Geraldine Heng, professor of English at UTA, gave Linge that advice, and Linge describes her as “someone who absolutely does not waste time.” Linge emulates that quality of hers, keeping themselves busy as the newest editor-in-chief of FSU’s graduate literary journal, The Southeast Review.
The SER has undergone an extreme makeover, thanks to Linge and their editorial staff. But the editor is nothing but enthusiastic about the work.
“This is the only career field I've tried that keeps all of my cylinders firing—I love it,” Linge says. “It’s an obsession, it’s unhealthy, and it’s exactly where I want to be. It is tons of work, but that’s what keeps me going.”
“This is the only career field I've tried that keeps all of my cylinders firing—I love it.” — Zach Linge
The SER isn’t the first journal that Linge has directed. During their time as a master’s student at the UTSA Linge was the editor in chief for the Sagebrush Review, that university’s student-run literary and art journal.
Although Linge loves their work as an editor, what brought them to FSU was actually their passion for writing.
“I write poetry—it’s a curse.
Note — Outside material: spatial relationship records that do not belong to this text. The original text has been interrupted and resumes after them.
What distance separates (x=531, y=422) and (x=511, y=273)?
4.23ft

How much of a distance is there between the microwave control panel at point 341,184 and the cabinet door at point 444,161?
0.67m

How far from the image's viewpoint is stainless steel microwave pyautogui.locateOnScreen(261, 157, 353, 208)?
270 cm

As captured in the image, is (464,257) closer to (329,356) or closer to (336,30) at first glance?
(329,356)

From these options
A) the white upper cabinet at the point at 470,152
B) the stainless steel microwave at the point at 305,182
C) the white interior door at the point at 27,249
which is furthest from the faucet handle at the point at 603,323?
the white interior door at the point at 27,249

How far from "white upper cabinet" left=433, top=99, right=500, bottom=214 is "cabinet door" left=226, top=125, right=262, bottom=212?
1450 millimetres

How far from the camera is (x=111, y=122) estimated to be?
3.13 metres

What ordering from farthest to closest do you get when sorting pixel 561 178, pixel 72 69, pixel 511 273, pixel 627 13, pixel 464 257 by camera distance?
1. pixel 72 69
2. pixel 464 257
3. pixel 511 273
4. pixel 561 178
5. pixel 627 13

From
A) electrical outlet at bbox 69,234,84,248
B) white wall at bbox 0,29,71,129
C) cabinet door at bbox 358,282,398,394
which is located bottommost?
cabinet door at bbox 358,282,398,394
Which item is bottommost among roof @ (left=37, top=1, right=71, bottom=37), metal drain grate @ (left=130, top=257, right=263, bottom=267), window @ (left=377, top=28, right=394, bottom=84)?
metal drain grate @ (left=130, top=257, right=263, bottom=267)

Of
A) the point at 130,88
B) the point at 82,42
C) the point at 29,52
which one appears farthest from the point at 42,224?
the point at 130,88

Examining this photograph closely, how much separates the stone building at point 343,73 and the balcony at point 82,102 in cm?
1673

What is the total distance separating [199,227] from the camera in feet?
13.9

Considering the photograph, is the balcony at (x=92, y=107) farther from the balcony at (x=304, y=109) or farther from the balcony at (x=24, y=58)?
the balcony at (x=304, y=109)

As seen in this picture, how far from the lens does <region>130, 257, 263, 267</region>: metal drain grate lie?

I wouldn’t do it if I had any other choice,” Linge says, laughing, “My master’s was in literature and I mostly focused on fiction, and while I was pursuing that I got cursed with poetry.”
Linge likens poetry to a curse because they see poetry as an art form that the artist doesn’t necessarily have control over themselves.
“What type of poems am I interested in writing? Who knows. I follow the poem. See what it tells me to do,” Linge says.
But oftentimes, what can be mistaken for a curse, is actually something else. Something much better. Linge follows up by saying, “[poetry] is a superpower, I am obsessed with it, just like I am with my job.”
Linge has as much control over their poems as they did over choosing to pursue academia; the literary world is their calling. To spend our lives doing what we love is a goal familiar to most people, and Linge is one of the people fortunate enough to be living that dream.
Megan Kirkham graduated from FSU in December 2019 with her bachelor's degree in English and a minor in interdisciplinary humanities.